03.07.2024
Le conseguenze di vivere in famiglie separate significano molto anche per l’ambiente. Ne soffre molto l’economia circolare. Di fronte a un fenomeno sempre più crescente nella società contemporanea, ci siamo mai chiesti quale impatto porti sull’ambiente separarsi? Analisi e risposte del presidente della Società Italiana di Medicina Ambientale.
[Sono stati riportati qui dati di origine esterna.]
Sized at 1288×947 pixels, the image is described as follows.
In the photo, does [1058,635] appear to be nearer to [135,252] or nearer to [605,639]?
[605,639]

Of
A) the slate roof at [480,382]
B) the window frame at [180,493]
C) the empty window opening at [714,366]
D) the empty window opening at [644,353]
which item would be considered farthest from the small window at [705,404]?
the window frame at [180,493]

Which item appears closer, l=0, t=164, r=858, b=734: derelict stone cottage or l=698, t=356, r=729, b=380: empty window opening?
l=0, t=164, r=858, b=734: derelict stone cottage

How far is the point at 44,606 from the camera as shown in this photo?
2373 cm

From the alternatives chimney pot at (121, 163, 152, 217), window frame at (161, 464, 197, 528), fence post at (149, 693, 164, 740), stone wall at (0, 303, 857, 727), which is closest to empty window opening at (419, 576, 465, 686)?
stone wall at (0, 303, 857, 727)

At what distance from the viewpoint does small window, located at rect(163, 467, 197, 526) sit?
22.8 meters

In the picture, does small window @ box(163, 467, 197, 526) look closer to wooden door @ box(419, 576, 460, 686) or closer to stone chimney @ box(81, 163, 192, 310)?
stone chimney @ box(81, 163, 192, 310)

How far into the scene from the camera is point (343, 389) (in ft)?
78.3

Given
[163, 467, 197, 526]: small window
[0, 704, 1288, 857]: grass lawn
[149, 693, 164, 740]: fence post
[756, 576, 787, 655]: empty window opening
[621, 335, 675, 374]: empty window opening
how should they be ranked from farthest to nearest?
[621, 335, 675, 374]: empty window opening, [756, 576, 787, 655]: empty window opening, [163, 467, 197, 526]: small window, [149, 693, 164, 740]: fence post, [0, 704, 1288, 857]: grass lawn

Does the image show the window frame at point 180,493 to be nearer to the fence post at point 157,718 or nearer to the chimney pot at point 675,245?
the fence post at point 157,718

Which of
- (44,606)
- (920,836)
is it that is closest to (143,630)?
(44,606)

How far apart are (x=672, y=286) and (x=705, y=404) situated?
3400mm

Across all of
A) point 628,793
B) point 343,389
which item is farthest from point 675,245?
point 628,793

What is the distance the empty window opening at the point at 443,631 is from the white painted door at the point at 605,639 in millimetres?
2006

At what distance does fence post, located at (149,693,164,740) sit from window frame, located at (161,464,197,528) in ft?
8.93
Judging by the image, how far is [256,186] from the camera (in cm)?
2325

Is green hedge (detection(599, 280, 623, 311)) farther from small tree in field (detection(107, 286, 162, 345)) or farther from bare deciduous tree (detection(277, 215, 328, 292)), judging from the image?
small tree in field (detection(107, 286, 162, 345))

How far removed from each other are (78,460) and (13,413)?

Gli effetti delle famiglie separate, oltre che sui figli, hanno notevoli ripercussioni negative sull’ambiente, andando a impattare su questioni oggi dirimenti quali consumo energetico, di acqua, di suolo e di altre voci che oramai fanno parte integrante di qualsiasi agenda politica, anche le più refrattarie alle ansie green. Ragioniamoci su, come direbbe Zaia: le famiglie separate richiedono più unità abitative, il che porta a un aumento del consumo energetico totale (riscaldamento, elettricità et cetera). Ma se aumentano le abitazioni, aumentano anche gli elettrodomestici, dalla lavastoviglie alla lavatrice, che, come è noto, ciucciano un bel po’ di energia. Per non parlare poi del consumo di acqua per lavarsi e di gas per cucinare, alla faccia dell’efficienza energetica delle abitazioni.
E se famiglie separate uguale maggiore produzione di rifiuti, allora, come un effetto domino, la separazione delle famiglie comporterà un aumento degli spostamenti, il che si traduce (se non si ricorre al car pooling o ai mezzi pubblici) in un maggiore consumo di benzina o peggio diesel. Una visione apocalittica, infine, coincide con l’idea che la necessità di più abitazioni possa portare a una maggiore espansione urbana, con conseguente aumento del consumo di suolo necessaria alla costruzione di nuove case. E ci fermiamo qui, senza scomodare Francesco Rosi e quel suo famoso film, Le mani sulla città. Le famiglie separate impattano maggiormente sull’ambiente e non fanno star bene nemmeno l’economia circolare, cioè quel modello economico dove i prodotti vengono usati il più a lungo possibile mentre rifiuti e risorse vengono ridotti al minimo, a differenza del modello legato a quello che negli anni ‘80 veniva identificato con il termine consumismo. Ma se le famiglie non esistono proprio? Secondo una ricerca della University College di Londra che compara 446 studi condotti tra il 2012 e il 2022 principalmente in USA, Canada, Nuova Zelanda, Europa ci sarebbe una certa relazione tra le preoccupazioni legate al cambiamento climatico e la propensione a moltiplicarsi: l’eco ansia ci rende poco propensi ad avere figli.
Ma quale sarebbe il risultato se si ampliasse la ricerca dall’Occidente opulento al Sud del mondo? Intanto constatiamo che la stessa preoccupazione green arriva a conclusioni opposte se affrontata dal punto di vista dell’educazione religiosa, cattolica nella fattispecie: lo scorso 15 maggio era la Giornata internazionale della famiglia, celebrazione voluta dall’Onu per riflettere sul ruolo della famiglia nella educazione all’economia circolare. La famiglia ha un ruolo essenziale nel consegnare ai figli una coscienza ambientale ragionevole e positiva, dice Avvenire, il giornale dei vescovi, facendo leva sugli stessi temi affrontati da Papa Francesco nell’enciclica ‘Laudato si’.
Come direbbe Lenin: che fare? Per salvare il pianeta dovremmo fare più figli, come dicono i vescovi, o dovremmo farne di meno, come dicono gli scienziati? Alessandro Miani, presidente della Società Italiana di Medicina Ambientale (SIMA), suggerisce che entrambe le posizioni offrono spunti validi: «La scienza ci fornisce dati e previsioni che aiutano a comprendere le implicazioni a lungo termine delle nostre scelte, inclusa la crescita della popolazione. Allo stesso tempo, l’approccio morale e educativo proposto dai vescovi non è da sottovalutare: creare una generazione consapevole e rispettosa dell’ambiente è cruciale per un futuro sostenibile. La scelta tra seguire gli scienziati o i vescovi potrebbe non essere necessaria. Piuttosto, potrebbe essere utile integrare le loro prospettive, adottando un approccio equilibrato che tenga conto delle evidenze scientifiche e del ruolo educativo della famiglia. In questo modo, si può lavorare insieme per costruire un futuro dove la crescita della popolazione sia gestita in modo sostenibile e le nuove generazioni siano ben educate a prendersi cura del pianeta».